Holder: The flashlight holder is shown in the photos above. The knife edge and/or Ronchi screen have been slid out
of the way, the copper pipe holder has been rotated in front of the viewing hole, and a miniature flashlight
has been inserted and aimed at the mirror. While the green LED is plenty bright enough for testing and aligning
an aluminized mirror, it does not produce enough light to align an uncoated mirror. To use, you would aim the
flashlight beam at the center of the mirror, and then adjust the mirror stand to return the beam directly back
to the flashlight. The roughly aligned reflection can be easily seen on the face of the head. Several
club members have used a pocket laser pointers instead of a flashlight with good results also. The holder is
built from a Copper Van Clamp, a short length of 1/2"

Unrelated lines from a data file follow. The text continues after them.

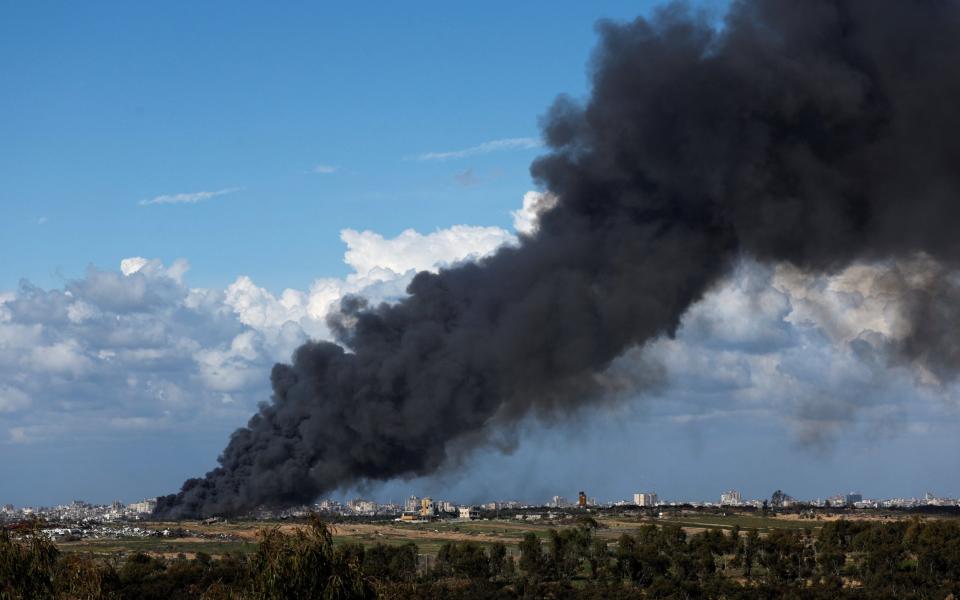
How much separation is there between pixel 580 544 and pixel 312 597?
2880 inches

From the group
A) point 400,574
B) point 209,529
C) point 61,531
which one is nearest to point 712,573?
point 400,574

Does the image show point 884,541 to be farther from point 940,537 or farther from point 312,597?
point 312,597

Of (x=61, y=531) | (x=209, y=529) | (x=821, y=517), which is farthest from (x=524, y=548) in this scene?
(x=821, y=517)

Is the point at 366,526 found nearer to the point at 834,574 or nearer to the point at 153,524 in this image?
the point at 153,524

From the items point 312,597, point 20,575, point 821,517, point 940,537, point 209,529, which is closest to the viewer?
point 312,597

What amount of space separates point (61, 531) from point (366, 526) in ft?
138

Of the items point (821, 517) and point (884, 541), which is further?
point (821, 517)

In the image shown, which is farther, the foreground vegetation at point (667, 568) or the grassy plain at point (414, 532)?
the grassy plain at point (414, 532)

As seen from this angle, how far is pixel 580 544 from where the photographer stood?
325 ft

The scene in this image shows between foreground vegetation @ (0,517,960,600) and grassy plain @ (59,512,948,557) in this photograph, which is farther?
grassy plain @ (59,512,948,557)

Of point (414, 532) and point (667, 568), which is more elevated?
point (414, 532)

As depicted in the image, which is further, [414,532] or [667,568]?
[414,532]

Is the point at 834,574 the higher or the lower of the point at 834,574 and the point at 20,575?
the lower

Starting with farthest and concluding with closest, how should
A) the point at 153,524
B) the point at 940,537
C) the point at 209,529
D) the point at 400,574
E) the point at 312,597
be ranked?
1. the point at 153,524
2. the point at 209,529
3. the point at 940,537
4. the point at 400,574
5. the point at 312,597
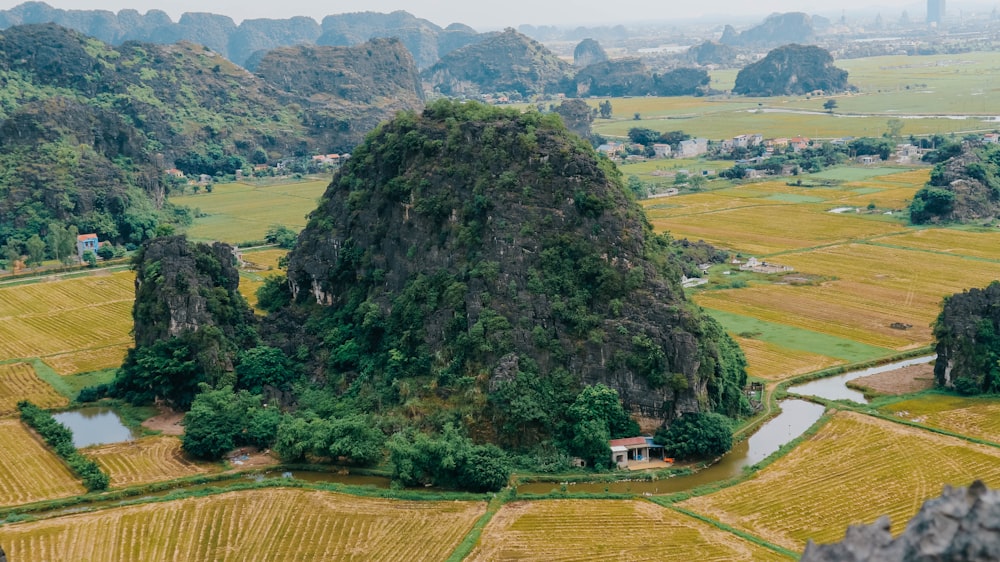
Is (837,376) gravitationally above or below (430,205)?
below

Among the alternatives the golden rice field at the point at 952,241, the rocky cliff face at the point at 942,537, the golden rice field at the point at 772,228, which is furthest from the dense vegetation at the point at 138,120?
the golden rice field at the point at 952,241

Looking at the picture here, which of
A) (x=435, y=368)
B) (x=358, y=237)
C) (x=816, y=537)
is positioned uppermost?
(x=358, y=237)

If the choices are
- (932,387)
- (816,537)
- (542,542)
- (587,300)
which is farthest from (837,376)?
(542,542)

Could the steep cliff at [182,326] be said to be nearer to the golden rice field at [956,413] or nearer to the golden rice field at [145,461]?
the golden rice field at [145,461]

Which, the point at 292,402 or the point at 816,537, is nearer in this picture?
the point at 816,537

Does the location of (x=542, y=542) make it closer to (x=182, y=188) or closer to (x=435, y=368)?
(x=435, y=368)

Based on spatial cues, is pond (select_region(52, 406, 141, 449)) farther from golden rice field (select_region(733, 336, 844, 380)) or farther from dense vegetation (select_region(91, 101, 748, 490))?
golden rice field (select_region(733, 336, 844, 380))

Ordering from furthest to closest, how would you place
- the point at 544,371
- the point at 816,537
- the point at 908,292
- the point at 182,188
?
the point at 182,188, the point at 908,292, the point at 544,371, the point at 816,537

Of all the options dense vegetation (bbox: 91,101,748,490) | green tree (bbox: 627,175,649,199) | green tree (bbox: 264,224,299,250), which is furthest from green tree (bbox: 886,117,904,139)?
dense vegetation (bbox: 91,101,748,490)
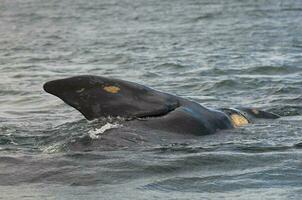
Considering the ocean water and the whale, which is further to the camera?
the whale

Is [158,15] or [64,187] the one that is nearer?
[64,187]

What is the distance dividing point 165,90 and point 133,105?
6.57 metres

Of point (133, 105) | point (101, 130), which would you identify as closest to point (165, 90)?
point (133, 105)

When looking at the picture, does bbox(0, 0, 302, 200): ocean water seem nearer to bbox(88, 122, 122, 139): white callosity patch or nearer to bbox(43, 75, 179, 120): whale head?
bbox(88, 122, 122, 139): white callosity patch

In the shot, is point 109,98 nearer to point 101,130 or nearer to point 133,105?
point 133,105

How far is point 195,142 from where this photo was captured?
8.52m

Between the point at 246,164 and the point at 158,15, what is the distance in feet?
108

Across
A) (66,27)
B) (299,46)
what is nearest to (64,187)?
(299,46)

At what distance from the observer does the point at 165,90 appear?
15.3 metres

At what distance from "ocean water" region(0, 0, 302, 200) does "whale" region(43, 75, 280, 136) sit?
17 cm

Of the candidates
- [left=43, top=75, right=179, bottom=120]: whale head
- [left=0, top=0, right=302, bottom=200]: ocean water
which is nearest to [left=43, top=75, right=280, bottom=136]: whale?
[left=43, top=75, right=179, bottom=120]: whale head

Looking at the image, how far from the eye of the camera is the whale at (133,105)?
8.66 metres

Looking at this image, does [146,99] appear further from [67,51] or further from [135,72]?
[67,51]

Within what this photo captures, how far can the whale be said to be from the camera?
8656mm
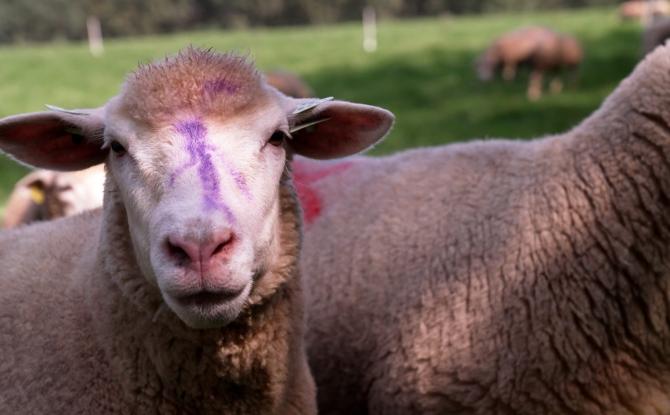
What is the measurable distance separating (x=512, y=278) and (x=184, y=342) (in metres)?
1.21

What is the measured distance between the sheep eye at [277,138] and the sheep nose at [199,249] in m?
0.43

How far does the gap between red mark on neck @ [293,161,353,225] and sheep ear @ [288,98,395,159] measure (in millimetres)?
948

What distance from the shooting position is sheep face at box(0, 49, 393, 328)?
1973 millimetres

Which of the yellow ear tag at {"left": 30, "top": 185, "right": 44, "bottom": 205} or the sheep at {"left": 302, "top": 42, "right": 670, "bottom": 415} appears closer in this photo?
the sheep at {"left": 302, "top": 42, "right": 670, "bottom": 415}

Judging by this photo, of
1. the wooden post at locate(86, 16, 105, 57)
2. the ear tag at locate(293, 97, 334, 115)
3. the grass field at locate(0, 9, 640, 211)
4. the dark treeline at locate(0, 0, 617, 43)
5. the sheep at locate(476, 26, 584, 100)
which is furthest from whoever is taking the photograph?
the dark treeline at locate(0, 0, 617, 43)

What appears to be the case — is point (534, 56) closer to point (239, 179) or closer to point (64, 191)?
point (64, 191)

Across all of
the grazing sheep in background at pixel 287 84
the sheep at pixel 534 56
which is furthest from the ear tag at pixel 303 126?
the sheep at pixel 534 56

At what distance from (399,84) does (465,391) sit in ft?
39.9

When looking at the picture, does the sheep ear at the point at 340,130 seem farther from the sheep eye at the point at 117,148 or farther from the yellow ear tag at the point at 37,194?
the yellow ear tag at the point at 37,194

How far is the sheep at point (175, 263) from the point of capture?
2055 mm

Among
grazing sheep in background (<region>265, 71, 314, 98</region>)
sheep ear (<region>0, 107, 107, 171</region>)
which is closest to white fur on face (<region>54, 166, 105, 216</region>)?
sheep ear (<region>0, 107, 107, 171</region>)

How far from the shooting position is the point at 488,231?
10.1 ft

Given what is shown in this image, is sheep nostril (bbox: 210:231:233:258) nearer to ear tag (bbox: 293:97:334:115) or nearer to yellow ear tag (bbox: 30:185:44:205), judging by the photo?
ear tag (bbox: 293:97:334:115)

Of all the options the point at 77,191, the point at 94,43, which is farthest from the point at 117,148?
the point at 94,43
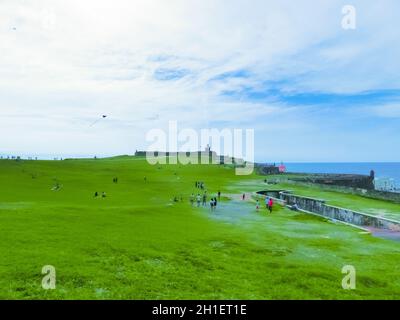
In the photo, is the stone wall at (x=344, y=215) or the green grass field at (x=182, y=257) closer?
the green grass field at (x=182, y=257)

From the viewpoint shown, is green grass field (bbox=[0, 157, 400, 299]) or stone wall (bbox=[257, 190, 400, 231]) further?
stone wall (bbox=[257, 190, 400, 231])

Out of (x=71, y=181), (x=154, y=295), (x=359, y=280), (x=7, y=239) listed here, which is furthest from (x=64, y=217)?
(x=71, y=181)

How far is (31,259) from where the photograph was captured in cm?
2212

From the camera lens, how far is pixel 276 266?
2417cm

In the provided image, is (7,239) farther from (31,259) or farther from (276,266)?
(276,266)

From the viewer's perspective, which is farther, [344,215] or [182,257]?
[344,215]

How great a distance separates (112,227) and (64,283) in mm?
14373

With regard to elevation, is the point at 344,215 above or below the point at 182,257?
below
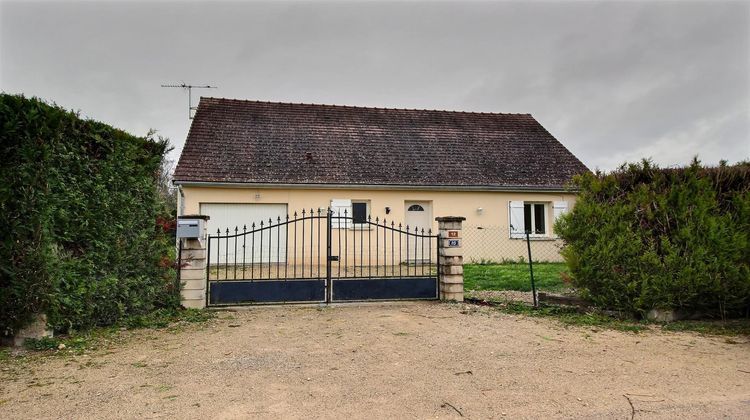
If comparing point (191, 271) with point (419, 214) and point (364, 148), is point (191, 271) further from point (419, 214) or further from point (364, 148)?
point (364, 148)

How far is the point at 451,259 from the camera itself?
7.15 meters

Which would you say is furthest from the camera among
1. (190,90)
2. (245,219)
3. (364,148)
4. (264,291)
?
(190,90)

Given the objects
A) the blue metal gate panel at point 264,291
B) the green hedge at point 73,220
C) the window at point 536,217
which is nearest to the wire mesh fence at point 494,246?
the window at point 536,217

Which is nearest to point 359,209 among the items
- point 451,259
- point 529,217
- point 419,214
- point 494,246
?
point 419,214

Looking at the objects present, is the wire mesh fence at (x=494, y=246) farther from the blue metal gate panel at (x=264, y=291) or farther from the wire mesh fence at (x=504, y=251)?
the blue metal gate panel at (x=264, y=291)

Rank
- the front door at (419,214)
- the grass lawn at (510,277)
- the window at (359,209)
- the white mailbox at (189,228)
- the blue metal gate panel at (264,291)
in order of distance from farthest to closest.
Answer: the front door at (419,214) < the window at (359,209) < the grass lawn at (510,277) < the blue metal gate panel at (264,291) < the white mailbox at (189,228)

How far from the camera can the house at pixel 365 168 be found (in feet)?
38.9

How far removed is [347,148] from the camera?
1364 cm

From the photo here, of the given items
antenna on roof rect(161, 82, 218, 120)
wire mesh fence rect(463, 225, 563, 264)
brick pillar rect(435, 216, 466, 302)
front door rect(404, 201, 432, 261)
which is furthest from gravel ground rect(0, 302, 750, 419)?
antenna on roof rect(161, 82, 218, 120)

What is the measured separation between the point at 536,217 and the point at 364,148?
6.16 m

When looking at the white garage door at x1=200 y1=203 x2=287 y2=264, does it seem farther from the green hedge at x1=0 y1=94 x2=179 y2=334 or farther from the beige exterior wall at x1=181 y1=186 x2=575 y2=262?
the green hedge at x1=0 y1=94 x2=179 y2=334

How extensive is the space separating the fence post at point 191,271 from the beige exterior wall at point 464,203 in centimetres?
556

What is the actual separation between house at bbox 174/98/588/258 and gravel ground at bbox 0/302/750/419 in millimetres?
6789

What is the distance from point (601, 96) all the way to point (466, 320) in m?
11.0
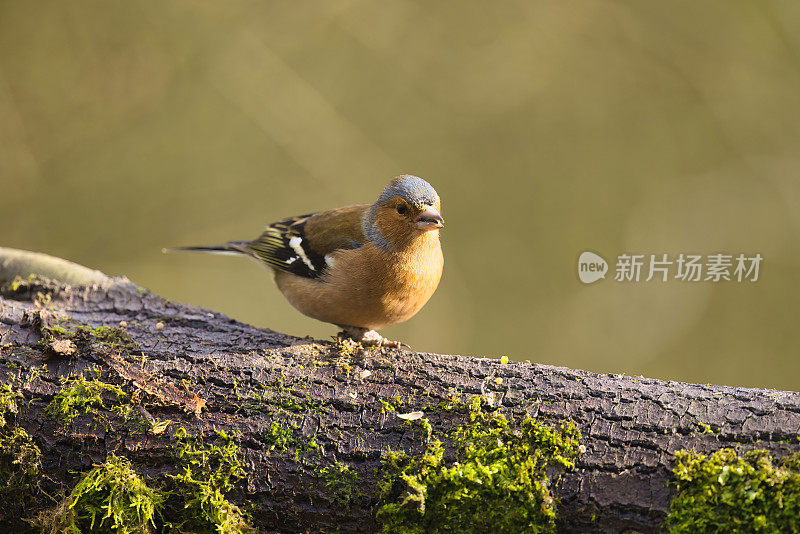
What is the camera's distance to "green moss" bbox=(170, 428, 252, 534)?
108 inches

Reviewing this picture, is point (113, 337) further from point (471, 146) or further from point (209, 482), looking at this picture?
point (471, 146)

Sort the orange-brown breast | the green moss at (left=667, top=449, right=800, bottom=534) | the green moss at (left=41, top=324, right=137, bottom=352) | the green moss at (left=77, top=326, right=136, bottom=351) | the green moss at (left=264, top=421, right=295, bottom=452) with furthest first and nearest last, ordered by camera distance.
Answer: the orange-brown breast
the green moss at (left=77, top=326, right=136, bottom=351)
the green moss at (left=41, top=324, right=137, bottom=352)
the green moss at (left=264, top=421, right=295, bottom=452)
the green moss at (left=667, top=449, right=800, bottom=534)

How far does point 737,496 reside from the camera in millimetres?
2453

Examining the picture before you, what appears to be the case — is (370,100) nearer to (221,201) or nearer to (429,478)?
(221,201)

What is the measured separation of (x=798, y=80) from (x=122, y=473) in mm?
8197

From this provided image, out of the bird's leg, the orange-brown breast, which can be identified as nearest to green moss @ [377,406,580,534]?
the bird's leg

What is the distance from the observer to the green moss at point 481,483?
2.59m

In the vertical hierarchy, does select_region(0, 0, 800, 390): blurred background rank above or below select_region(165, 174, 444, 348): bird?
above

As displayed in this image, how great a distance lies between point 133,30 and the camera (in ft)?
27.0

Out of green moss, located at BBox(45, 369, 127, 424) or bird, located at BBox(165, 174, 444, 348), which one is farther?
bird, located at BBox(165, 174, 444, 348)

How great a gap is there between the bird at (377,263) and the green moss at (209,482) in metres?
1.15

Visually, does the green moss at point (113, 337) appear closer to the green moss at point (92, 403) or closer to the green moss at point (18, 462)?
the green moss at point (92, 403)

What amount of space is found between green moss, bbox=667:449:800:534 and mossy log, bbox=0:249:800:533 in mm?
64

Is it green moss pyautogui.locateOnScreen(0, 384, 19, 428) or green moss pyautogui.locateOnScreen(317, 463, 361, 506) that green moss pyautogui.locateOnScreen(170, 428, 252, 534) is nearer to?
green moss pyautogui.locateOnScreen(317, 463, 361, 506)
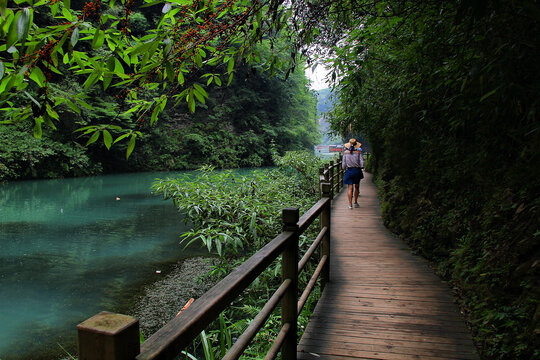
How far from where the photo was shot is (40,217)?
10.7 meters

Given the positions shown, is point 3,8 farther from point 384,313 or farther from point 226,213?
point 226,213

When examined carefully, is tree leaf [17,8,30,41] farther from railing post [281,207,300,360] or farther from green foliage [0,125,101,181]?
green foliage [0,125,101,181]

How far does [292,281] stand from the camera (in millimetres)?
2303

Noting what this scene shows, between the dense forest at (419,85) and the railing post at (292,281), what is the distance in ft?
3.13

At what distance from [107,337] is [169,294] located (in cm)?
497

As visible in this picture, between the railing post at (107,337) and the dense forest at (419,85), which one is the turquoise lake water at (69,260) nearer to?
the dense forest at (419,85)

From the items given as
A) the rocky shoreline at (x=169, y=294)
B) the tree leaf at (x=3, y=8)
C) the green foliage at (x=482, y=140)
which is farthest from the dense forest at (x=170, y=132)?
the tree leaf at (x=3, y=8)

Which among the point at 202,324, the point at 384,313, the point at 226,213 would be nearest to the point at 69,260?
the point at 226,213

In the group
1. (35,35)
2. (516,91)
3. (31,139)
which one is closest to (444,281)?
(516,91)

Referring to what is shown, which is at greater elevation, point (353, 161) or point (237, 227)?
point (353, 161)

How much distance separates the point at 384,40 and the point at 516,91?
2969mm

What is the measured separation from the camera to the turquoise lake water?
4.49 m

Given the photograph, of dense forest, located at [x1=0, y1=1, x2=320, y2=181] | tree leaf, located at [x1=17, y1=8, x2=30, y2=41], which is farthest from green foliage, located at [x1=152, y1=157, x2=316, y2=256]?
dense forest, located at [x1=0, y1=1, x2=320, y2=181]

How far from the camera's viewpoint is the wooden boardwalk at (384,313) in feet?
8.51
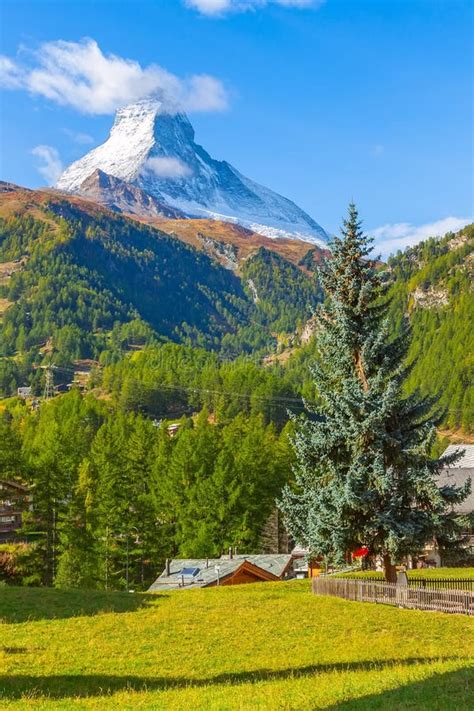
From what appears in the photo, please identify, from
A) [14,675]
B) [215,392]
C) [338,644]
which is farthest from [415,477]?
[215,392]

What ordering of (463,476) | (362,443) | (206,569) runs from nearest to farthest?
(362,443), (206,569), (463,476)

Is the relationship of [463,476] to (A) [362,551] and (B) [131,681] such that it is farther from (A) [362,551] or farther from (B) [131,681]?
(B) [131,681]

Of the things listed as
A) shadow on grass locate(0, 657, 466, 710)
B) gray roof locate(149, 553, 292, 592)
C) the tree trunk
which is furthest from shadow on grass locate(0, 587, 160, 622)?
gray roof locate(149, 553, 292, 592)

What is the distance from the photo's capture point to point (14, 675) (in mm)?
19859

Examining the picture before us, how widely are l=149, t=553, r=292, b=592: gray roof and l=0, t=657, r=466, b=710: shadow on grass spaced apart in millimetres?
30379

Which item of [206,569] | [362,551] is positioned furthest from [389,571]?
[206,569]

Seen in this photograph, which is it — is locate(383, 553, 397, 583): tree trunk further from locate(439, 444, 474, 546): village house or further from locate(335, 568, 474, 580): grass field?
locate(439, 444, 474, 546): village house

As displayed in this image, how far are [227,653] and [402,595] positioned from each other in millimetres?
11266

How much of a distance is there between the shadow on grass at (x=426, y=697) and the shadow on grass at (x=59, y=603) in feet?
55.9

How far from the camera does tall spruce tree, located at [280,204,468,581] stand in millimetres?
34031

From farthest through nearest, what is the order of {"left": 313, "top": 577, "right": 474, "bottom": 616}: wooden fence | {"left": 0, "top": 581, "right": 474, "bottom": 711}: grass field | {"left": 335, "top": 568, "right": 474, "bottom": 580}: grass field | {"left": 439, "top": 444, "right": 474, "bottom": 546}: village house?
{"left": 439, "top": 444, "right": 474, "bottom": 546}: village house → {"left": 335, "top": 568, "right": 474, "bottom": 580}: grass field → {"left": 313, "top": 577, "right": 474, "bottom": 616}: wooden fence → {"left": 0, "top": 581, "right": 474, "bottom": 711}: grass field

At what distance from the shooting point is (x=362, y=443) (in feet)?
115

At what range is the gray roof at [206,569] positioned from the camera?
176ft

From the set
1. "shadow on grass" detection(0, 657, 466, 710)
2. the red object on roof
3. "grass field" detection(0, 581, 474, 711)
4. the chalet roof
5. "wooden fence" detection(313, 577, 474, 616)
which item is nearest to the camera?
"grass field" detection(0, 581, 474, 711)
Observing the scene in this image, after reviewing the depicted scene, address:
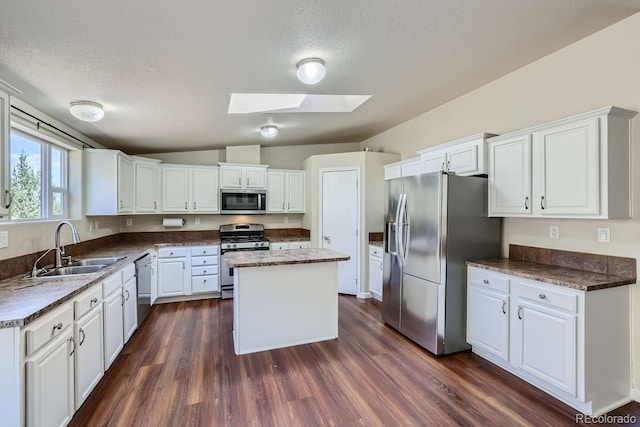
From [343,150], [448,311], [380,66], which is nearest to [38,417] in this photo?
[448,311]

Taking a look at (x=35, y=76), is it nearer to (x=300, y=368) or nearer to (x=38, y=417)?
(x=38, y=417)

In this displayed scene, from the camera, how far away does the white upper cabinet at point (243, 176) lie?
4.93 metres

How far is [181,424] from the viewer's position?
190cm

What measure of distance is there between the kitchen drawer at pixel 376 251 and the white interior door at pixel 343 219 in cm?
23

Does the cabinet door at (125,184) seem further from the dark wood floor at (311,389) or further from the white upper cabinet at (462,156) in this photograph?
the white upper cabinet at (462,156)

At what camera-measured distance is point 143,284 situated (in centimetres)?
356

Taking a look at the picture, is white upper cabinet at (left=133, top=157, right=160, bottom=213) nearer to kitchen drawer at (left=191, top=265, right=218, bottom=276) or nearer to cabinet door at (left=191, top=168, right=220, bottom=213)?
cabinet door at (left=191, top=168, right=220, bottom=213)

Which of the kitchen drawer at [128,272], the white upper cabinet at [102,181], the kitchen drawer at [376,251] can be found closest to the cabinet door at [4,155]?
the kitchen drawer at [128,272]

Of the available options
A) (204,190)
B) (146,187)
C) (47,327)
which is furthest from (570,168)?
(146,187)

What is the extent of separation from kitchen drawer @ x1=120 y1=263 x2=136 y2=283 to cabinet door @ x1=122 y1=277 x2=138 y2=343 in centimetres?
Result: 5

Copper Pipe, and a 1/2" Copper Tee. Solder or glue the pipe to the tee, mount the Van Clamp just tight enough so
it can be rotated out of the way, and clamp the pipe just tight enough in the clamp so it can be rotated (altitude
adjustment for the light).
This completes mechanical work on the head. All that remains is to construct and install the LED illumination
source, which is described on Page 3: Electrical, and then attach the head to the stage.
When the electrical work is complete, you should attach the head
assembly to the stage using two screws through the 3/16" holes in
the head. I used 1¼-inch drywall screws to do this, offsetting the
head slightly to left, away from the adjustable foot side.